▶ **Extract provided**:
■ ■ ■ ■ ■
What is adrenaline?
Adrenaline (epinephrine) is a hormone your adrenal glands send through your bloodstream. When you’re scared or stressed suddenly, adrenaline is quickly sent into your body. This is commonly known as an adrenaline rush because it happens so fast. You’ve probably heard of “fight or flight.” Adrenaline is what gets your body ready to fight or flee danger.
Are there any diseases associated with adrenaline?
If your adrenal glands produce too much adrenaline (epinephrine) or norepinephrine, it can cause high blood pressure from pheochromocytoma. This is a tumor a provider can remove in surgery. Just because you have high blood pressure, it doesn’t mean you have a tumor. They are rare. Your healthcare provider can do blood tests and imaging to check for it.
What are the symptoms of pheochromocytoma?
Symptoms of pheochromocytoma include:
- High blood pressure.
- Bad headaches.
- Lightheadedness when you stand up.
- Sweating a lot.
- Quick pulse.
Can adrenaline harm my body?
Adrenaline serves a purpose by helping you react in a dangerous situation. But there are times when it’s not helpful to your body. Nicotine makes your body release adrenaline, which causes your heart to beat faster and your blood pressure to rise. High blood pressure is bad because it makes your heart work harder.
When anxiety causes panic attacks, your body releases adrenaline because it thinks you’re in danger. These attacks put your body under stress each time, making your heart work harder.
How do I control adrenaline?
If fear, anxiety or panic attacks are making your body release adrenaline, it’s good to know how to fight back. Do something to feel calmer, such as:
- Breathe deeply.
- Take a nature walk.
- Listen to a meditation app or calming music.
- Talk to a friend or relative.
If the methods outlined above don’t always help, schedule a visit with your healthcare provider. They can find ways to manage your anxiety and reduce your risk of panic attacks.
What does adrenaline do?
■ ■ ■ ■ ■
▶ **Prompt**: Can you extend the article on adrenaline, picking up right after its last line?

▶ **Information provided**:
■ ■ ■ ■ ■
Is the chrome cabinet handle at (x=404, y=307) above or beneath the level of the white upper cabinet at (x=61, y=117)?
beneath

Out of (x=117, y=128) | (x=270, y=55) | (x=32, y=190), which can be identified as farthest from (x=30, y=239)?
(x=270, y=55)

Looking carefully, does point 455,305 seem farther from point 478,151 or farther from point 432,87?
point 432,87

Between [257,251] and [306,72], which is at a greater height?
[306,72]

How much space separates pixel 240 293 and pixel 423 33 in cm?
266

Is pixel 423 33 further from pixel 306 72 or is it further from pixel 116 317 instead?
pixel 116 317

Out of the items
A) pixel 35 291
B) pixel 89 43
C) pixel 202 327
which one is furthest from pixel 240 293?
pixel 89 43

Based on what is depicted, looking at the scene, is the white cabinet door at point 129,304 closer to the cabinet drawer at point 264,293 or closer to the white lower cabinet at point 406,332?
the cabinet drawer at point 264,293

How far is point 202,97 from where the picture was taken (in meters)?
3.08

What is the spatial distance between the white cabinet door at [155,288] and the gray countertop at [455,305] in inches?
■ ■ ■ ■ ■
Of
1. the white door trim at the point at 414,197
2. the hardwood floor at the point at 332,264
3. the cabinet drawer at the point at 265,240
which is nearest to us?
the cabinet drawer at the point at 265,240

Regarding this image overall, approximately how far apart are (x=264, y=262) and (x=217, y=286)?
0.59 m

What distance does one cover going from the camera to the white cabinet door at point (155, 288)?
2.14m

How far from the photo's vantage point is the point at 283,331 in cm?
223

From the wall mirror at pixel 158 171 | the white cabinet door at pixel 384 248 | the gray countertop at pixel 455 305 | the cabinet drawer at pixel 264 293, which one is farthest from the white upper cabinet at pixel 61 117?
■ ■ ■ ■ ■
▶ **Answer section**:
Adrenaline is produced in the adrenal glands, which release adrenaline into the body during times of stress or danger. It prepares your body to face a stressful “fight or flight” situation.
What are the symptoms of an adrenaline rush?
When adrenaline is released into your bloodstream:
- Your heart beats faster.
- You breathe faster.
- Your digestion slows so other muscles can use the blood that digestive organs would normally use.
- You feel very alert.
What kinds of activities cause an adrenaline rush?
Dangerous, adventure-type activities and extreme sports can cause an adrenaline rush.
- Rock climbing.
- Zip lining.
- BASE jumping.
You can also get an unplanned adrenaline rush from:
- A panic attack.
- Having a traffic accident.
- A frightening experience.
You have two adrenal glands. Each is just above one of your two kidneys. Your adrenal glands make the hormone adrenaline and send it into your bloodstream.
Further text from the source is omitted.